"""
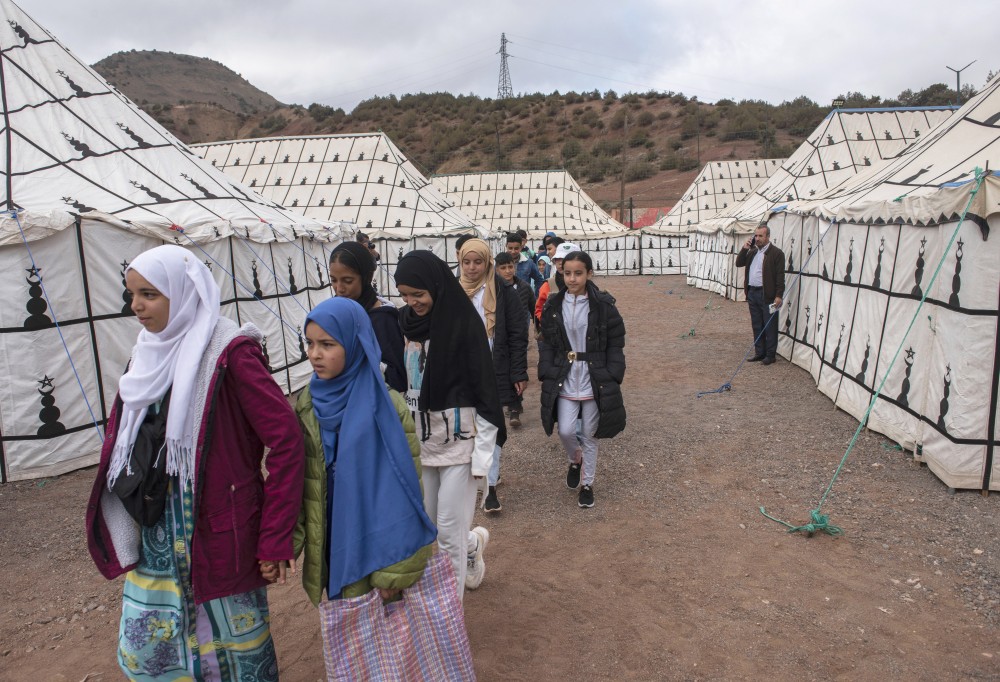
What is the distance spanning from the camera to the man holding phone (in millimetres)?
7559

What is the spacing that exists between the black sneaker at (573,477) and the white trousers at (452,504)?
1813 millimetres

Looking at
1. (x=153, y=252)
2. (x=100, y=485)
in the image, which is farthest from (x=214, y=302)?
(x=100, y=485)

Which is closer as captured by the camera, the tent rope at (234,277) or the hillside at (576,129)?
the tent rope at (234,277)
"""
◆ **EXERCISE DESCRIPTION**
Please return all of the data above word for word, keeping each line as it is, and leave the pictures out.

◆ **EXERCISE RESULT**
What is the distance spanning from the camera to the man holding phone (in millimetres)?
7559

What is the spacing that exists between the black sneaker at (573,477) and the white trousers at (452,504)?
1813 millimetres

Looking at
1. (x=153, y=252)
2. (x=100, y=485)
in the image, which is farthest from (x=214, y=302)?
(x=100, y=485)

Which is closer as captured by the camera, the tent rope at (234,277) or the hillside at (576,129)?
the tent rope at (234,277)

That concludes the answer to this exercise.